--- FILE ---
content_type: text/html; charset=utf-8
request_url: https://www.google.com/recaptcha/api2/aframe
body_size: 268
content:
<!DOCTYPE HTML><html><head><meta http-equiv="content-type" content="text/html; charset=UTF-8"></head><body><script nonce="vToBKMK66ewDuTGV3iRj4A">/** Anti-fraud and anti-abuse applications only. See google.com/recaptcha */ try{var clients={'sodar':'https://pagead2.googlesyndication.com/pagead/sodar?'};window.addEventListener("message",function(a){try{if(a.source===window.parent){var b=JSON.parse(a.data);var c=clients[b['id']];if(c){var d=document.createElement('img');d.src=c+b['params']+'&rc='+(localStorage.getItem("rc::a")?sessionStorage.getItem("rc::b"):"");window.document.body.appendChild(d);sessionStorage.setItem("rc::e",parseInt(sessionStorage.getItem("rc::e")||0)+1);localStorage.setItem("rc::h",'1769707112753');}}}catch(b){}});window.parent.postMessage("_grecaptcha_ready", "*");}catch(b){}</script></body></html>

□ □ □

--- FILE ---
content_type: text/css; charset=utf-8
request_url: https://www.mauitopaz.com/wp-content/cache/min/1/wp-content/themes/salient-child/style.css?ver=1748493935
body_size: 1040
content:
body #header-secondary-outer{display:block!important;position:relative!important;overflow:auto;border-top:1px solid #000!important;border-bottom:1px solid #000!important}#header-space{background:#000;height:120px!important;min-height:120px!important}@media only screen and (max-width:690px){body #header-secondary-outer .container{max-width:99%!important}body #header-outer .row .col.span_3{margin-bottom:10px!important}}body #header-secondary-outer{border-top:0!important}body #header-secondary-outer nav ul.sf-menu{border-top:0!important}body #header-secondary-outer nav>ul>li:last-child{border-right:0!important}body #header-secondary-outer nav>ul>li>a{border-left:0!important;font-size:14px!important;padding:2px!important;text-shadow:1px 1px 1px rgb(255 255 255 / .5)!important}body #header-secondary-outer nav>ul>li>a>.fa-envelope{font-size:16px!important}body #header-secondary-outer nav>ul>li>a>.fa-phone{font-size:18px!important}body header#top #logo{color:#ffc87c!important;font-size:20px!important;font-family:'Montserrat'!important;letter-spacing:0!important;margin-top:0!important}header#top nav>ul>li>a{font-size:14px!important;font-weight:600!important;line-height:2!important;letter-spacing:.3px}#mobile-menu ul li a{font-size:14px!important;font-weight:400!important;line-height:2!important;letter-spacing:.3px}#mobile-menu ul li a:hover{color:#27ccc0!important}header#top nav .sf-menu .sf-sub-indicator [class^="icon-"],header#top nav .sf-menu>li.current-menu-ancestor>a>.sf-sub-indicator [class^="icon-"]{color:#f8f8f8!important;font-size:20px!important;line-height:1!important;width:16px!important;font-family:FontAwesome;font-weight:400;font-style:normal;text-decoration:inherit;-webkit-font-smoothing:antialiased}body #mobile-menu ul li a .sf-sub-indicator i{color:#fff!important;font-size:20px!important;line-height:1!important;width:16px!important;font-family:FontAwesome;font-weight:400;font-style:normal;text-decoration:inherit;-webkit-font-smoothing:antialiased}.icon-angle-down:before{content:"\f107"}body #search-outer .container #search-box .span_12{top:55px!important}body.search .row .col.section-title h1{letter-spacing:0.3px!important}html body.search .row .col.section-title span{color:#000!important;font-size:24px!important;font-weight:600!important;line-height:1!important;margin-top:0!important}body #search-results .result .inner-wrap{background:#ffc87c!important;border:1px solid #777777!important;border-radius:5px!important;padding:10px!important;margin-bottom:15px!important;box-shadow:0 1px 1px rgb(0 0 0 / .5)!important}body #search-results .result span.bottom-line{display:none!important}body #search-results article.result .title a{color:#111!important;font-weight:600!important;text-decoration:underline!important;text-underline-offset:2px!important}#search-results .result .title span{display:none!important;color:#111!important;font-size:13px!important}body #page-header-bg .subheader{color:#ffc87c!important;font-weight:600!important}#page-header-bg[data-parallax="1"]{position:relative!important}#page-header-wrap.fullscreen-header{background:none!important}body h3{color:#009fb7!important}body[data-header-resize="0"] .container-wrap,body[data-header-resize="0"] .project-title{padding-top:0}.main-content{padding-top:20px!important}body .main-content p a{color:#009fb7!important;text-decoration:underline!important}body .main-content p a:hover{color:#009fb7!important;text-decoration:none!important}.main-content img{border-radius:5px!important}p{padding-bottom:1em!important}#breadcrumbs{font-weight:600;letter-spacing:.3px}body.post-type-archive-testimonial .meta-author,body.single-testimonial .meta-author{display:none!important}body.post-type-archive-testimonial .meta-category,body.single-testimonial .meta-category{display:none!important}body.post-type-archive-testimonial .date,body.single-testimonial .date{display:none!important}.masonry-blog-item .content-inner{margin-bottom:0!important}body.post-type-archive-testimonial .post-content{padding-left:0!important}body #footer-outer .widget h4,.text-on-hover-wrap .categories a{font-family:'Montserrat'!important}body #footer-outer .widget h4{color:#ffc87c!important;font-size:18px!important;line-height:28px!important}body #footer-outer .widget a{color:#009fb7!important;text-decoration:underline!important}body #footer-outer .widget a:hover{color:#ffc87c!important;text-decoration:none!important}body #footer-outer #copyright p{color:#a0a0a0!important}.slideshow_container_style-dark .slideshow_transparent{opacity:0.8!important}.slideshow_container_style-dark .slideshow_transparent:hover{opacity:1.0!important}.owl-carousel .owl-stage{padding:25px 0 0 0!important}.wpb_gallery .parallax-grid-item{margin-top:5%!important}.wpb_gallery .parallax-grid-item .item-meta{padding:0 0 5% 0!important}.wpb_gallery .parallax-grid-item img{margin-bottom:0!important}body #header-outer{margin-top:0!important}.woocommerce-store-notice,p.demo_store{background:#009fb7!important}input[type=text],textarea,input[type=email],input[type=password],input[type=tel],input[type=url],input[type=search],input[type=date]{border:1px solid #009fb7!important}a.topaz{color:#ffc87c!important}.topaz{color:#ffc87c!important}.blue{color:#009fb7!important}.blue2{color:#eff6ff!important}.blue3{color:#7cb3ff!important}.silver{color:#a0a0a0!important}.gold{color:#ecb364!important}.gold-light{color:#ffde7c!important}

□ □ □

• YOUR GOAL:
Among the lines of the listing, count those holding the string "google" and reply with the count only.

• FINISHED TASK:
2